What you have to do: In the passage on Oracle RTD batch processing, which class do external applications use to start, stop, and query the status of registered batch jobs?

++++ Source passage

The following examples describe in outline form how you can use Oracle RTD batch processing facilities in a non-interactive setting:

Create a "learning" batch to train models to learn from historical data about the effectiveness of offers previously presented to customers.
Create an "offer selection" batch which starts with a set of customers, and selects the best product to offer to each customer.
Create a "customer selection" batch which starts with a single product, and selects the best customers to whom to offer the product.
Create a batch set of e-mails where Oracle RTD selects the right content for the e-mails

Within an Inline Service, the Inline Service developer defines one or more Java classes implementing the BatchJob interface, with one BatchJob for each named batch that the Inline Service wishes to support. In the Inline Service, each of the BatchJob implementations is registered with the Oracle RTD Batch framework, making the job types available to be started by an external batch administration application. External applications may start, stop, and query the status of registered batch jobs through a BatchAdminClient class provided by the Batch Framework. The Batch Console, released with Oracle RTD, is a command-line utility that enables you to perform these batch-related administrative tasks.

++++++++
++++ Supplied entries

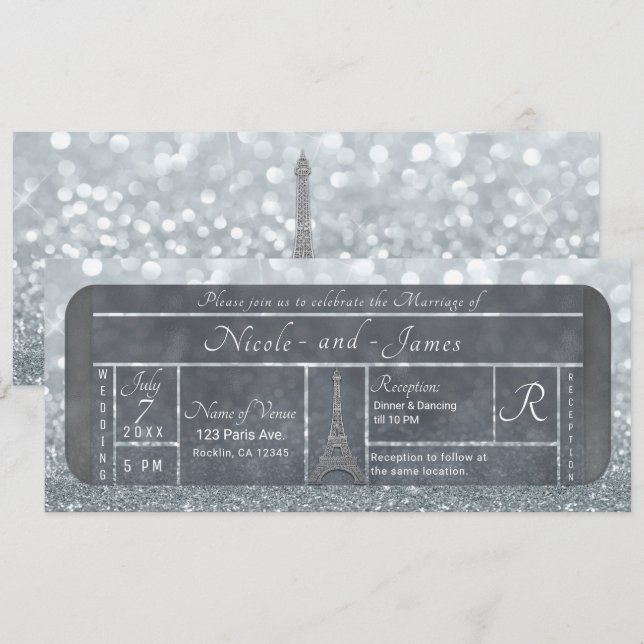 Invitation Paris Tour Eiffel Ticket Mariage Paillettes Argent (Devant / Derrière)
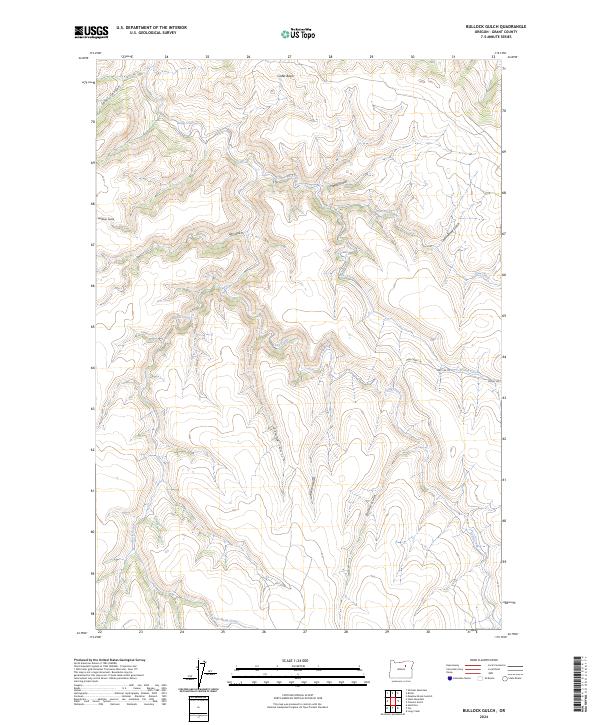 Bullock Gulch topographic map thumbnail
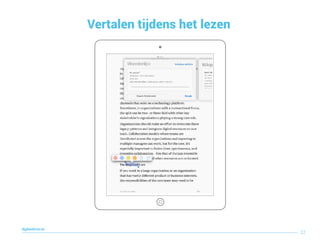 Vertalen tijdens het lezen
22
digitaallezen.be
 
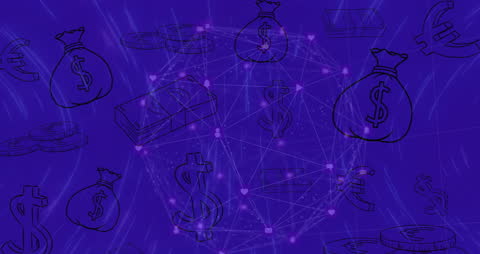 Digital Network and Currency Icons Over Blue Background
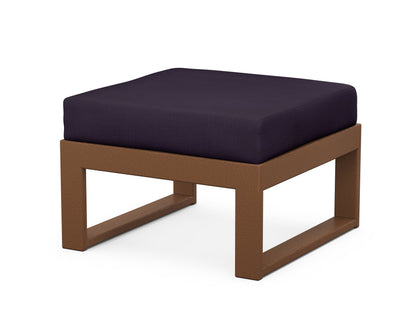 Unbranded Modular Ottoman - Modern in Teak / Navy Linen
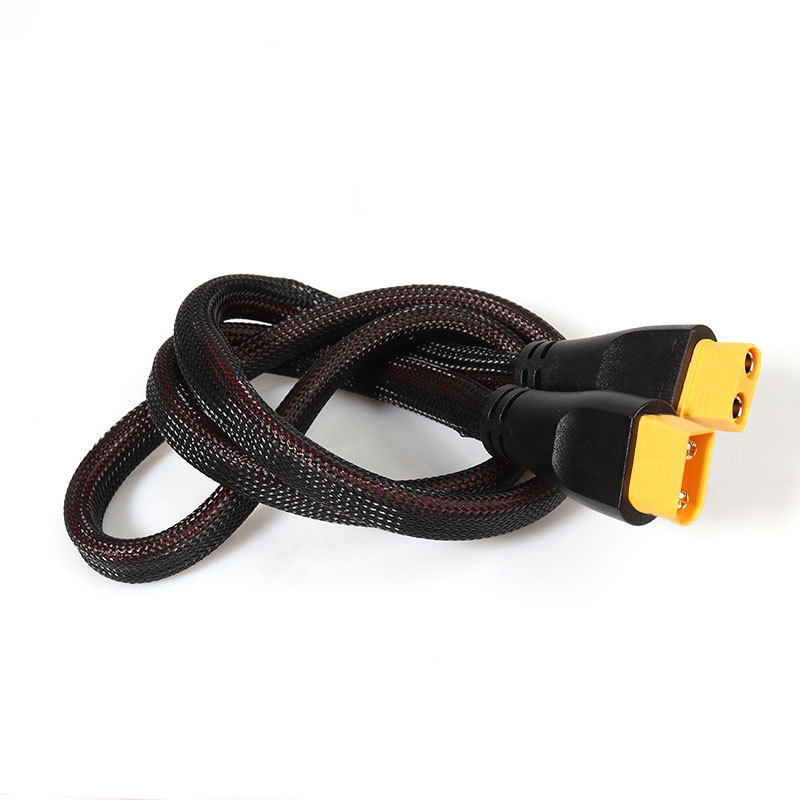 Electric Vehicle Xt90 High-Power Conversion Connector 8Awg 9Awg with Flame-Retardant Mesh Integrated Male-Female Extension Cable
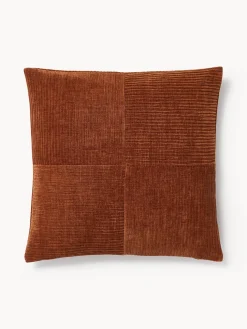 Funda de cojín de terciopelo de estructura lineal fina Fiona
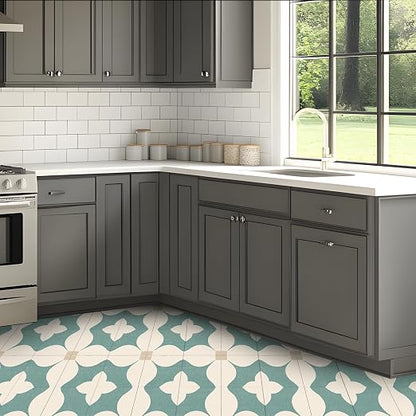 Teal Beige Geometric Peel and Stick Floor Tiles 12x12 Inch 10PCS | Teal beige cream minimalist geometric flower pattern vinyl floor stickers for kitchen bathroom entryway and indoor home decor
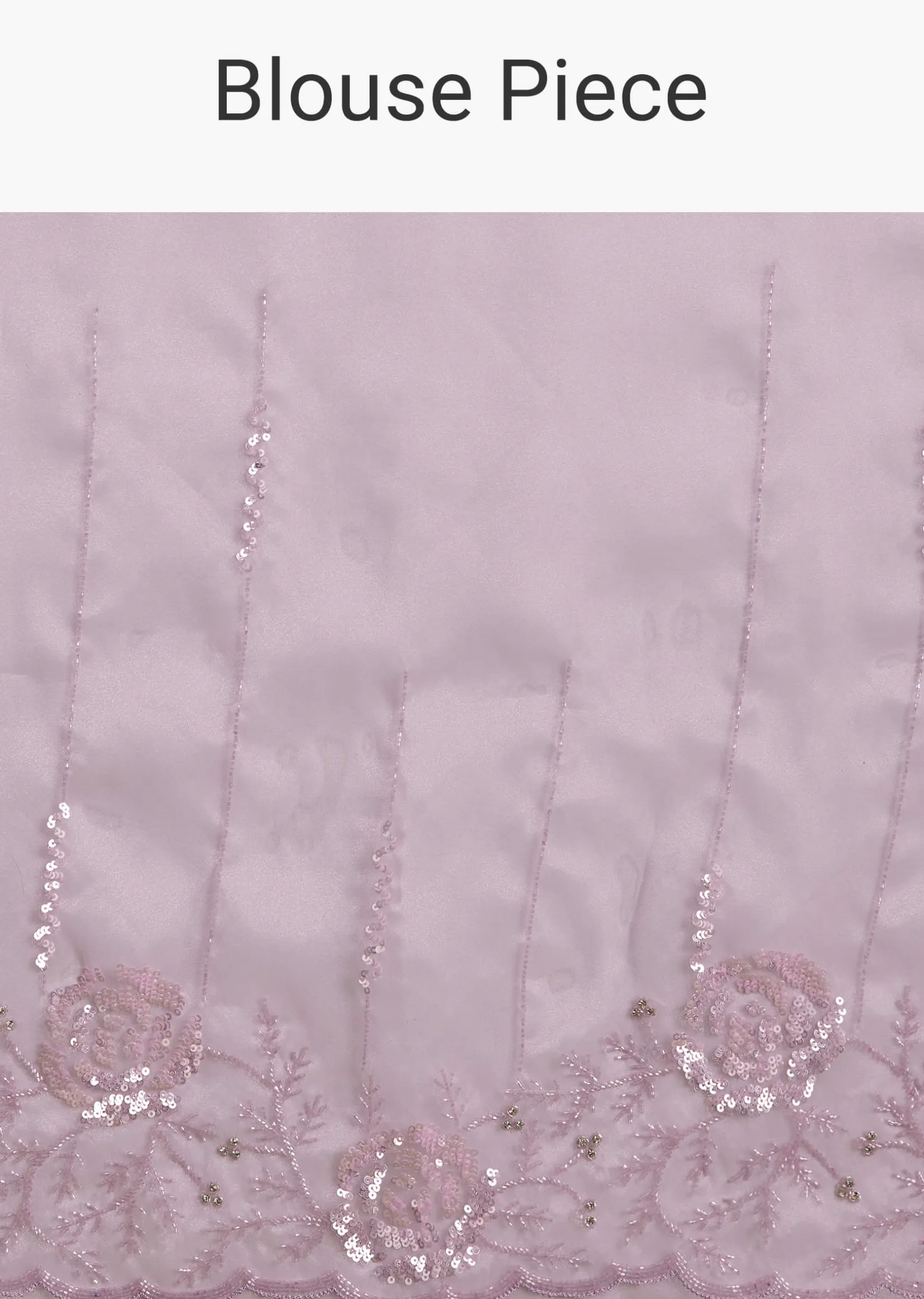 Lavender Tissue Saree With Floral Embroidery And Scallop Border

++++++++

Task solution: The BatchAdminClient class, provided by the Batch Framework.